**Data rows**

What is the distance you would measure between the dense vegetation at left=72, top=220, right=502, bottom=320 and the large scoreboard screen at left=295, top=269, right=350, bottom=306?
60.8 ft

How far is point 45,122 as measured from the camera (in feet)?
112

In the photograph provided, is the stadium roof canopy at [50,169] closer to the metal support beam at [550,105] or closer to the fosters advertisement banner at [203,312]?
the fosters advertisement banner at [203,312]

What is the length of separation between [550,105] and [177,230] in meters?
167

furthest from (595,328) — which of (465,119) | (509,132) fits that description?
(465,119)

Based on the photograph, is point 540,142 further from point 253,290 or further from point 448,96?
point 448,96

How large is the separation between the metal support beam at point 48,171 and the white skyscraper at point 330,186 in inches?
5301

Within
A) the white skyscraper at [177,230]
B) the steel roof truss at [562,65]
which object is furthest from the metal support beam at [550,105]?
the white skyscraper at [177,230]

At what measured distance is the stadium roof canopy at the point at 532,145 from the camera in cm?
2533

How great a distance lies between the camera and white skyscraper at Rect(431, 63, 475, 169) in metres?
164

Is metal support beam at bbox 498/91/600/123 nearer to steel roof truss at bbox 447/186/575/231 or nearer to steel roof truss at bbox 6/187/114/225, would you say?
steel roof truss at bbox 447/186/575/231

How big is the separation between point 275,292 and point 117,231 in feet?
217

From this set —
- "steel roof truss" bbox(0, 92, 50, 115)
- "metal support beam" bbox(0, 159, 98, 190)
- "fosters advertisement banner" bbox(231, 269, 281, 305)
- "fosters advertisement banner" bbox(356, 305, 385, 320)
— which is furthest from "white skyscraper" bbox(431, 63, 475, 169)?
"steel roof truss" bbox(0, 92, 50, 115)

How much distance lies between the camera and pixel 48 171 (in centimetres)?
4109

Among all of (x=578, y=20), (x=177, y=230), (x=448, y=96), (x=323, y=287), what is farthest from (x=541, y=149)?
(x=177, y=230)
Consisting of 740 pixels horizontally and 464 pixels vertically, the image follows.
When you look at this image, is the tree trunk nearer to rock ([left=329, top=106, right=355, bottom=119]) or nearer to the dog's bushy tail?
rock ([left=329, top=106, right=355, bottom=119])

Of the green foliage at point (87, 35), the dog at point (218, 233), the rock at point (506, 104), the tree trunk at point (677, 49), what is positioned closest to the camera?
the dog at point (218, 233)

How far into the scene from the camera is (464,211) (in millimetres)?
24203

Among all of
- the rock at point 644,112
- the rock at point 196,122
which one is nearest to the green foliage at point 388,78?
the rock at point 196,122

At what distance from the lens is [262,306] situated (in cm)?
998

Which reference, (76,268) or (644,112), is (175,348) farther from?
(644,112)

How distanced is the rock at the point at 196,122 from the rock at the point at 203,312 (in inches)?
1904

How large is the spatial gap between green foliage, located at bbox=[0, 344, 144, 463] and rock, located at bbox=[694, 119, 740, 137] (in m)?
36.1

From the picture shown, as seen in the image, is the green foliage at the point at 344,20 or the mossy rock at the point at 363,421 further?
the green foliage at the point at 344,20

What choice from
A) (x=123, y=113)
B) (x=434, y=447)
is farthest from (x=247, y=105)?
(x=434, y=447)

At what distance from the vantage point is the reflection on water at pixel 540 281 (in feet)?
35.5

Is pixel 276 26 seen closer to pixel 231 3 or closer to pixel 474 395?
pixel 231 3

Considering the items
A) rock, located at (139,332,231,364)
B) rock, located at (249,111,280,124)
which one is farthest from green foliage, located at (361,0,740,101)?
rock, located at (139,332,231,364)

**What to work on**
Extract all the material, leaving every line as it is.

**Complete output**
What is the distance you would measure between the dense vegetation at left=72, top=220, right=502, bottom=320 and the large scoreboard screen at left=295, top=269, right=350, bottom=306?
60.8 ft

How far is point 45,122 as measured from the camera (in feet)?
112

In the photograph provided, is the stadium roof canopy at [50,169] closer to the metal support beam at [550,105] or closer to the fosters advertisement banner at [203,312]?
the fosters advertisement banner at [203,312]

What is the length of separation between [550,105] and [177,230] in meters?
167

furthest from (595,328) — which of (465,119) | (509,132) fits that description?
(465,119)

Based on the photograph, is point 540,142 further from point 253,290 or further from point 448,96?
point 448,96

How large is the separation between the metal support beam at point 48,171 and the white skyscraper at point 330,186 in inches?
5301

Within
A) the white skyscraper at [177,230]
B) the steel roof truss at [562,65]
which object is furthest from the metal support beam at [550,105]?
the white skyscraper at [177,230]

At what measured distance is the stadium roof canopy at the point at 532,145 from the camera in cm?
2533

How great a distance lies between the camera and white skyscraper at Rect(431, 63, 475, 169) in metres?
164

Is metal support beam at bbox 498/91/600/123 nearer to steel roof truss at bbox 447/186/575/231 or nearer to steel roof truss at bbox 6/187/114/225, would you say?
steel roof truss at bbox 447/186/575/231

How big is the separation between point 275,292 and point 117,231 in feet?
217

From this set —
- "steel roof truss" bbox(0, 92, 50, 115)
- "metal support beam" bbox(0, 159, 98, 190)
- "fosters advertisement banner" bbox(231, 269, 281, 305)
- "fosters advertisement banner" bbox(356, 305, 385, 320)
— which is furthest from "white skyscraper" bbox(431, 63, 475, 169)?
"steel roof truss" bbox(0, 92, 50, 115)

How much distance lies between the camera and pixel 48 171 (in centimetres)?
4109

Among all of (x=578, y=20), (x=177, y=230), (x=448, y=96), (x=323, y=287), what is farthest from (x=541, y=149)?
(x=177, y=230)
Consisting of 740 pixels horizontally and 464 pixels vertically, the image follows.
When you look at this image, is the tree trunk nearer to rock ([left=329, top=106, right=355, bottom=119]) or nearer to the dog's bushy tail?
rock ([left=329, top=106, right=355, bottom=119])

Of the green foliage at point (87, 35), the dog at point (218, 233), the rock at point (506, 104), the tree trunk at point (677, 49), what is positioned closest to the camera?
the dog at point (218, 233)

How far into the scene from the camera is (464,211) (in millimetres)?
24203

Among all of
- the rock at point 644,112
- the rock at point 196,122
which one is nearest to the green foliage at point 388,78?
the rock at point 196,122

At what distance from the lens is [262,306] situated (in cm)?
998

Which reference, (76,268) or (644,112), is (175,348) farther from?
(644,112)

How distanced is the rock at the point at 196,122 from the rock at the point at 203,312 (in inches)?
1904

How large is the spatial gap between green foliage, located at bbox=[0, 344, 144, 463] and rock, located at bbox=[694, 119, 740, 137] (in m)?
36.1

From the picture shown, as seen in the image, is the green foliage at the point at 344,20 or the mossy rock at the point at 363,421 further?
the green foliage at the point at 344,20

What choice from
A) (x=123, y=113)
B) (x=434, y=447)
is farthest from (x=247, y=105)?
(x=434, y=447)

At what distance from the vantage point is the reflection on water at pixel 540 281 (in feet)?
35.5

Is pixel 276 26 seen closer to pixel 231 3 or closer to pixel 474 395?
pixel 231 3

Considering the items
A) rock, located at (139,332,231,364)
B) rock, located at (249,111,280,124)
which one is farthest from green foliage, located at (361,0,740,101)?
rock, located at (139,332,231,364)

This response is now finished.